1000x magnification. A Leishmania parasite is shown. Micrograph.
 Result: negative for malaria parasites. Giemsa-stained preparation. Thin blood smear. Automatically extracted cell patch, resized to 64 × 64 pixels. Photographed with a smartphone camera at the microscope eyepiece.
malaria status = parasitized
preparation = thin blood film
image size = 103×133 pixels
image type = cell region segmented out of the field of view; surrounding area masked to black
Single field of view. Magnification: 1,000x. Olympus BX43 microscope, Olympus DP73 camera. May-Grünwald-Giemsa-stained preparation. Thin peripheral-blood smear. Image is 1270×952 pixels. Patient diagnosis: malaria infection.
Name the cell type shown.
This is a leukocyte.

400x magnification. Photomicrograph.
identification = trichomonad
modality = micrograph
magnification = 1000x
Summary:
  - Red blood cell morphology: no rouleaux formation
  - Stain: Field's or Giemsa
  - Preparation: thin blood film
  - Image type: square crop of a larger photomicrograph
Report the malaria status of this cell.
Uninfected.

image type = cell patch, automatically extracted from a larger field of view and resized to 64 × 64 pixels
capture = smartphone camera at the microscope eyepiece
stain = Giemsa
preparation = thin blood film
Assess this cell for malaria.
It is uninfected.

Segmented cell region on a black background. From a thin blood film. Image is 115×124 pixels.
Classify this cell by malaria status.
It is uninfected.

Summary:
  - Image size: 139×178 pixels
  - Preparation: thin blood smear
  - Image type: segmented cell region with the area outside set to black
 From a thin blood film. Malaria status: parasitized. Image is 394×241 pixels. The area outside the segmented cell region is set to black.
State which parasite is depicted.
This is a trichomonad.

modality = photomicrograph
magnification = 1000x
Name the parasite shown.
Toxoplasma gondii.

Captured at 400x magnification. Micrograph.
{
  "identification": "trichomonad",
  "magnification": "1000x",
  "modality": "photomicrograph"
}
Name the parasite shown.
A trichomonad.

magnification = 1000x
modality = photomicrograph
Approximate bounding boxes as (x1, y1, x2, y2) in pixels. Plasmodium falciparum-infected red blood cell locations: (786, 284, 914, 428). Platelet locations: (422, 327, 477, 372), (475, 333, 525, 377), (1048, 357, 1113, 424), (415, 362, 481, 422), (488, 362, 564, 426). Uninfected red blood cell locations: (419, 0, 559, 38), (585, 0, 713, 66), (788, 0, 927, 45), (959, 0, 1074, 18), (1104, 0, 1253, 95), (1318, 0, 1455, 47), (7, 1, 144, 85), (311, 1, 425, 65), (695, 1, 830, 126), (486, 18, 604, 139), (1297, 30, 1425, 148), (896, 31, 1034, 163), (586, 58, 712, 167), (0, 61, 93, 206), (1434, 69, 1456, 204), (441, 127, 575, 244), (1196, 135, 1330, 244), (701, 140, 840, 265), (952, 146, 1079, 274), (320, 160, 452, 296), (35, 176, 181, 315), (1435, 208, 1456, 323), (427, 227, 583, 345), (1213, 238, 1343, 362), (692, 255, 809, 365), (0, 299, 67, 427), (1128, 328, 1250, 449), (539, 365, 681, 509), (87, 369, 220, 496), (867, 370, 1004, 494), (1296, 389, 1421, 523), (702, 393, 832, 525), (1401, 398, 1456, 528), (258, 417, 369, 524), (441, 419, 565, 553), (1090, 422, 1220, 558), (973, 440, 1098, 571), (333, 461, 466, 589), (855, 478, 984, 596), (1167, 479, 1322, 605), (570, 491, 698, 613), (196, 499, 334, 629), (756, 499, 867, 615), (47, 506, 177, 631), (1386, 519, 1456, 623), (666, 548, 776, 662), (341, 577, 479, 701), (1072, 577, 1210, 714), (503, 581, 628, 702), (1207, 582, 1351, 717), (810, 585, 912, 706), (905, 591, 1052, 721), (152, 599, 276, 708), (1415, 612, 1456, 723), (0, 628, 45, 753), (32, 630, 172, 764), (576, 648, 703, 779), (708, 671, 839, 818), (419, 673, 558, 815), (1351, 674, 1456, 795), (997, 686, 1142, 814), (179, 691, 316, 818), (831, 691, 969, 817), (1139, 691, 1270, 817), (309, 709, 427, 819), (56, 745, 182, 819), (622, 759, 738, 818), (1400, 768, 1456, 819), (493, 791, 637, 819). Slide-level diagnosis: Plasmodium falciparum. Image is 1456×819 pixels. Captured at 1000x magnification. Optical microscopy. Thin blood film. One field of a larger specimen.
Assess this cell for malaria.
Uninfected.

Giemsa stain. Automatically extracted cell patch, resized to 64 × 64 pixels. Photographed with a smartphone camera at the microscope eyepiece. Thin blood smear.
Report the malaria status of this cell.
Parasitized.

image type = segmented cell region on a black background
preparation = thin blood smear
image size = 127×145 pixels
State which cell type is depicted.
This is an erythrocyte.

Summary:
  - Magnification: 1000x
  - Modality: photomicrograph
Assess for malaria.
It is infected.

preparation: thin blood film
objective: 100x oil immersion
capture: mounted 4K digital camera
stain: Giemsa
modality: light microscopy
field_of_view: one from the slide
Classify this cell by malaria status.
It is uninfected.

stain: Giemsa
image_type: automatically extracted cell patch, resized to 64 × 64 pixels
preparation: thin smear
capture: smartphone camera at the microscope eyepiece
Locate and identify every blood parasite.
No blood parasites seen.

....

*Exercise directions*. If a line in the listing holds the word "trichomonad", copy it out.

*Result for this exercise*.
identification = trichomonad
This is a trichomonad.
  "identification": "trichomonad",
A trichomonad.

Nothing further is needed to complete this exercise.